* BEGIN *
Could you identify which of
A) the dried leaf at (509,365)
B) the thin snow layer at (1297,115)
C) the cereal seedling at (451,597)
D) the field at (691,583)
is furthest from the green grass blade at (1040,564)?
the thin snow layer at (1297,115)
* END *
Brief: Transcribe the records above verbatim, keeping every line, coordinate, and mark of punctuation unchanged.

Written answer:
Could you identify which of
A) the dried leaf at (509,365)
B) the thin snow layer at (1297,115)
C) the cereal seedling at (451,597)
D) the field at (691,583)
is furthest from the green grass blade at (1040,564)?
the thin snow layer at (1297,115)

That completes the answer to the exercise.